2007-02-07
[Mirrored from http://babelstone.blogspot.com/2007/02/fragments-from-dead-city-fragments-2.html]
Or.8212/1144 and Or.8212/1142 are, by themselves, two rather uninspiring strips of paper covered with irregular black marks that Aurel Stein recovered from a rubbish tip in the ruins of the Tangut city of Kharakhoto, and which are now held at the British Library :
However, when you join the two fragments together the black marks resolve into a relatively clear line of Phags-pa text :

It is not very much, but it is the only certain example of the Phags-pa script that I have been able to find in the entire online collection of the International Dunhuang Project. Incidentally, although there is such a paucity of Phags-pa material in the British Library's Dunhuang collection, the library does hold the only known copy of what I would argue is the single most important Phags-pa text in existence, the Phags-pa Chinese rhyming dictionary Menggu Ziyun 蒙古字韵 (Or. 6972).

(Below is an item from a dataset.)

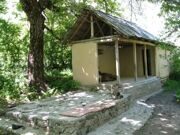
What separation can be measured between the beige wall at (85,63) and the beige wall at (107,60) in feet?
9.44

The top lefthand edge of the joined strips is still cut off, and I have been unable to locate a matching strip of paper in the British Library collection. However, even with this defect the text is still perfectly legible, comprising four Phags-pa syllables, reading ti khung -an tu ꡈꡞ ꡁꡟꡃ ꡖꡋ ꡈꡟ :

This is clearly Chinese, and it does not take a lot of effort to work out that they transcribe the Chinese characters tí kòng àn dú 提控案牘, which is the title of a minor official during the Yuan dynasty who was in charge of official documents at the local government office. The lettering appears to be printed on the paper rather than handwritten, so this was perhaps a stamp that was used by this official sometime during the Mongolian occupation of Kharakhoto between 1226 and 1372 (though of course it must post-date the creation of the Phags-pa script in 1269).